Para responder aos desafios de um segmento em tamanha expansão, o 6º CMEP também se dedicará a temas como a Inclusão Financeira, novos consumidores e a ascensão das classes C, D e E que consolidam seu mais novo período de crescimento, sinalizando crescimento ainda maior do setor financeiro. Por outro lado e com a emergência de novas gerações, o congresso pretende discutir a evolução das redes sociais e as mudanças no perfil do consumidor.

O desenvolvimento tanto do mercado quanto de opções tecnológicas para o M-Payment (pagamento em mobilidade) também serão apresentados, além de estudos e conferências sobre campanhas para incentivar o uso consciente do crédito e iniciativas de educação financeira.

As associações que promovem o evento anunciam também que pretendem discutir os muitos aspectos da frágil segurança – física, patrimonial e penal – que os meios tradicionais como papel moeda e cheques oferecem àqueles que os usam; além de questionar o custo social da moeda em aspectos como manuseio e informalidade.

O CMEP será realizada nos dias 29 e 30 de setembro, em São Paulo, no Hotel Transamérica Expo Center.

26 de out. de 2010

BAIXA RENDA EXPANDE MAIS OS GASTOS COM CARTÃO

portal InfoMoney 26/10/2010 - Flávia Furlan Nunes

Apesar da penetração do cartão de crédito ainda ser baixa entre a população de menor renda, aqueles que o possuem tem aumentado os gastos com o plástico.

Entre junho de 2008 e do ano passado, as classes D e E aumentaram em 16% o valor médio da fatura, que passou a ser de R$ 383.

O aumento foi superior ao da classe C, na qual o valor médio da fatura cresceu 7%, para R$ 510. No caso da classe B, o incremento foi de 14%, para R$ 879.

Já na classe do topo da pirâmide social, a A, houve queda no valor médio da fatura no período analisado: de 10%, para R$ 1.620.

Potencial

Os dados foram apresentados pelo diretor da Abecs (Associação Brasileira das Empresas de Cartões de Crédito e Serviços), Ivo Vieitas, durante o 5º CMEP (Congresso Brasileiro de Meios Eletrônicos de Pagamento), que aconteceu na semana passada em São Paulo.

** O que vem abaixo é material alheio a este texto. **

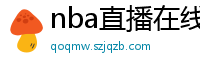 nba直播在线

qoqmw.szjqzb.com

Eles mostraram que, nas classes mais baixas, há um potencial maior de crescimento para o mercado de cartões. Isso porque, nas classes D e E, a penetração é de apenas 15%.

Já na classe C, a penetração dos cartões é de 30%, mas chega a ser de 45% na classe B e atinge o máximo de 62% na classe A.

De acordo com os dados, 89% da população brasileira se encontra nas classe C, D e E, que detêm 56% da massa salarial. Porém, apenas 49% das pessoas com cartão de crédito estão nessas classes.

20 de out. de 2010

FATURAMENTO DO SETOR DE CARTÕES SOBE 20% EM 2010

jornal Folha de S. Paulo 20/10/2010 – Cristina Frias

O faturamento do setor de cartões de crédito deverá ter alta de 20,27%, ao atingir R$ 534 bilhões até o final de dezembro de 2010, segundo Paulo Caffarelli, presidente da Abecs (Associação Brasileira das Empresas de Cartões de Crédito e Serviços). No ano passado, foi de R$ 444 bilhões.

O número de transações com o "dinheiro de plástico" deverá fechar o ano com crescimento de 16,8%, segundo estimativa da Abecs para o acumulado de 2010 até dezembro.

Neste ano, foram 7,1 bilhões de transações ante 6,1 bilhões registradas em 2009.

Os números do setor serão divulgados por Caffarelli, que é também vice-presidente do Banco do Brasil, hoje, no 5º Congresso Brasileiro de Meios Eletrônicos de Pagamento, promovido pela Abecs e pela Febraban (Federação Brasileira de Bancos).

A entidade vai entregar ainda nesta semana uma carta de intenções ao Ministério da Justiça em que assume três compromissos, entre eles, o de não enviar cartões a clientes que não solicitaram o "dinheiro de plástico".

Segundo a Abecs, a carta menciona também a obrigação dos bancos de enviar cópia do contrato da relação entre o cliente e a instituição.

Quanto aos juros cobrados, o banco deverá "colocar de forma bem transparente a taxa incidente, caso o cliente opte pelo crédito rotativo", diz Caffarelli.

A expectativa da associação, de acordo com Caffarelli, é que o governo padronize as tarifas cobradas pelos bancos emissores em seus cartões de pagamento.
Devem sobrar entre 10 e 15 taxas das 45 hoje praticadas pelas instituições.